The Portuguese woman was one of 10 young people from various different countries – including a 17-year-old from the United States – who joined Pope Francis for lunch along with Cardinal Manuel do Nascimento Clemente of Lisbon and Cardinal-designate Américo Aguiar, an auxiliary bishop of Lisbon and executive secretary of the local organizing committee for World Youth Day 2023.
She said she was struck by the pope’s comments on coherence. “It’s important to be coherent, for us to be firm in our faith and to bring this faith into all parts of our life,” she said.
“Some of us asked for advice on how young people today can face some issues that are difficult, that are very talked about – we talked about euthanasia, abortion,” Clara Yacolca Farfan, 24 from Peru told CNS. In response, she said, the pope told them to “defend life.”
“We know that there are people that go through very strong situations, but the pope invited us to care for life, because it is sacred and to do it from wherever we are,” she said. “We don’t have to do big things; simply, if you work in politics, defend life in politics, in whatever job you have, defend life in whatever your position is.”
Other young people at the papal table were from Brazil, Philippines, Palestine and Equatorial Guinea. The lunch guests said the conversation took place primarily in Spanish.
Luis Cruz Duarte, 31, from Colombia said that the pope also encouraged them “not to leave grandparents on their own,” and, making a joke about soccer, compared life’s challenges to soccer balls shot toward a goal.
The pope told the young people to “be goalkeepers in life, and to prevent the bad things in life from scoring goals on you,” he said.
After the meal – pasta first, followed by meat and vegetables with ice cream for dessert – the pope jokingly asked Duarte for some Colombian coffee, he said.

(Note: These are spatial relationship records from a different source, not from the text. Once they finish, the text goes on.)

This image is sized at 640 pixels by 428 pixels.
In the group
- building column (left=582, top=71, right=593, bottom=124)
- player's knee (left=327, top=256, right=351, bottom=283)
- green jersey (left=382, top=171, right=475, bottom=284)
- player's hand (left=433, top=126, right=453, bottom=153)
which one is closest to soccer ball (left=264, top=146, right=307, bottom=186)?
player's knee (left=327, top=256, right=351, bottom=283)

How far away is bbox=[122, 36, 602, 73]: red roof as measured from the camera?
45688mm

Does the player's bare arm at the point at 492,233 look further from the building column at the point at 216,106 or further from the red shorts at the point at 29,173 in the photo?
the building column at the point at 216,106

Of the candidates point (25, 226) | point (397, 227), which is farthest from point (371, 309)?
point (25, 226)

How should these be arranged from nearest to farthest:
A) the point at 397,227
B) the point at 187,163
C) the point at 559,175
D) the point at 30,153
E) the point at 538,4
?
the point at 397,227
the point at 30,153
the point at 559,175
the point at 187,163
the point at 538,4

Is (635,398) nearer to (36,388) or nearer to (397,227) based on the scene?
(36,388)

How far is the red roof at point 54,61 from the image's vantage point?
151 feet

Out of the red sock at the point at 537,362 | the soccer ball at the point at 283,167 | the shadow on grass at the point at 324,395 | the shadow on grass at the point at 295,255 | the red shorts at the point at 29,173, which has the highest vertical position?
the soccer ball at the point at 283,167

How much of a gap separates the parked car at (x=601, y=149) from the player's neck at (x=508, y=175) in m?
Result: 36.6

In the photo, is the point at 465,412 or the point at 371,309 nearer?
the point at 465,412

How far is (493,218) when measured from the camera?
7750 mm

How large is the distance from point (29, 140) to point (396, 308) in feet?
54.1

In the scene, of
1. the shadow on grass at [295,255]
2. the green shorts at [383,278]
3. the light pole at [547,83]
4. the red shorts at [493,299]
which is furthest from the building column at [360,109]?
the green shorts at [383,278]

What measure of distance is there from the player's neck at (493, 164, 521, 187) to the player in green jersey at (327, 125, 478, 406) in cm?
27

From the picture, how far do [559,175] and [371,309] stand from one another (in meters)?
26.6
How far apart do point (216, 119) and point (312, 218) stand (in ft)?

Asked whether she told Pope Francis that the next World Youth Day should be in Africa, Maria Magdalena Ondo Mayie, 30, from Equatorial Guinea, took a small pause before saying, “It’s our secret.”
“It’s important to have a World Youth Day wherever it may be,” she said, “as long as the youth comes together in the name of Christ and that Mary our mother accompanies us, whether it’s here, in Japan, in India, in Africa, in the United States, as long as we are together as the family that we are.”